Entries of scene-based questions:
━━━━━━━━━━

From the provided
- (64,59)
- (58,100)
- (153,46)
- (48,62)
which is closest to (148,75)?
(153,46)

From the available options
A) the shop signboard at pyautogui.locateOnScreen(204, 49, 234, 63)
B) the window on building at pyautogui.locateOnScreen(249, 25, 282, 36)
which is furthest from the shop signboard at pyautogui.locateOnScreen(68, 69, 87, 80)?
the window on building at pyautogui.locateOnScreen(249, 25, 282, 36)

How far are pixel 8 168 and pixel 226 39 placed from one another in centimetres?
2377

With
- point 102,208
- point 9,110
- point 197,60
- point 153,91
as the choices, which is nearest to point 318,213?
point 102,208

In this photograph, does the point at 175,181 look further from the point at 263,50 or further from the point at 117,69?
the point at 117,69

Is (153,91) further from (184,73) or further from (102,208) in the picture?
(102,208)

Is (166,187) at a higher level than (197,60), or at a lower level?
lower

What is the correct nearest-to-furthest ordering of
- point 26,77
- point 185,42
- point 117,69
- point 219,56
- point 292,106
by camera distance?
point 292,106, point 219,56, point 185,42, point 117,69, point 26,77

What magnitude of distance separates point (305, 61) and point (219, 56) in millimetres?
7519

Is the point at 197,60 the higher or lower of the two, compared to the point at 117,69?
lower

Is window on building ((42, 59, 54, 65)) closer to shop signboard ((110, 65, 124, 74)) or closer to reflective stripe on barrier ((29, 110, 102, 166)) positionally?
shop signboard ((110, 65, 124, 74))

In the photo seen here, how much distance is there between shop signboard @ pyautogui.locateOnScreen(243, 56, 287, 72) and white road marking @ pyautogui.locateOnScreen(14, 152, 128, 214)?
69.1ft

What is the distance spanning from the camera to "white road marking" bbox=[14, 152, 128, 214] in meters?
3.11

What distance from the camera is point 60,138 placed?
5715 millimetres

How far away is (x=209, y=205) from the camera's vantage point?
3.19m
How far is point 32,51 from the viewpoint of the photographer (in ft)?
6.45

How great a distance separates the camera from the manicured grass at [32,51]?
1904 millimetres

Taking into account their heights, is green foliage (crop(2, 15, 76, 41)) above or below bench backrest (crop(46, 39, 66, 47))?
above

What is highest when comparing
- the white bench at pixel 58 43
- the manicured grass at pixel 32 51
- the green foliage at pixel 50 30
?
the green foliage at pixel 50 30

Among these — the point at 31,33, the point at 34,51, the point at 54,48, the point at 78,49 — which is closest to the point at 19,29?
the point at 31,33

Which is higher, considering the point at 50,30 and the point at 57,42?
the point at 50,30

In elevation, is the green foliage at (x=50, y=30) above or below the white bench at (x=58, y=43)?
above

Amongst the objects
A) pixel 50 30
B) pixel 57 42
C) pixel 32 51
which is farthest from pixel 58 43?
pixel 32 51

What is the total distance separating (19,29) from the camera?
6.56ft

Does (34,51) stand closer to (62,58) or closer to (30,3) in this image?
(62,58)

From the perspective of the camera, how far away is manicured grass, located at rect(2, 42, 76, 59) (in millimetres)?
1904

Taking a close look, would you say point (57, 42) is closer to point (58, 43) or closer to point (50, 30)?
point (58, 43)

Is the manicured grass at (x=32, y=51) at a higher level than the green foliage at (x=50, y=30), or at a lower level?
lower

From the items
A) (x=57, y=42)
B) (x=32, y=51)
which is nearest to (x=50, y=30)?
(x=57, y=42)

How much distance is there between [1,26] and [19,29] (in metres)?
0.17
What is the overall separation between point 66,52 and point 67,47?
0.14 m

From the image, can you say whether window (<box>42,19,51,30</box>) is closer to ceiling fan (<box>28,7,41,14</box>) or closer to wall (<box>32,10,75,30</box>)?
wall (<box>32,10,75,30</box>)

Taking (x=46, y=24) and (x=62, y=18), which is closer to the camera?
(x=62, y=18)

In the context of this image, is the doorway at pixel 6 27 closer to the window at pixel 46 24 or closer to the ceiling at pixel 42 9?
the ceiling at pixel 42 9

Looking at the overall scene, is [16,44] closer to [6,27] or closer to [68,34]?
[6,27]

━━━━━━━━━━

_Given problem_
Recast the stretch from the line containing "Taking (x=46, y=24)" through the end of the entries as a Markdown table with the columns "Row" and "Line", leaving out blank lines.

_Task output_
| Row | Line |
|---|---|
| 1 | Taking (x=46, y=24) and (x=62, y=18), which is closer to the camera? |
| 2 | (x=62, y=18) |
| 3 | In the context of this image, is the doorway at pixel 6 27 closer to the window at pixel 46 24 or closer to the ceiling at pixel 42 9? |
| 4 | the ceiling at pixel 42 9 |
| 5 | Looking at the overall scene, is [16,44] closer to [6,27] or closer to [68,34]? |
| 6 | [6,27] |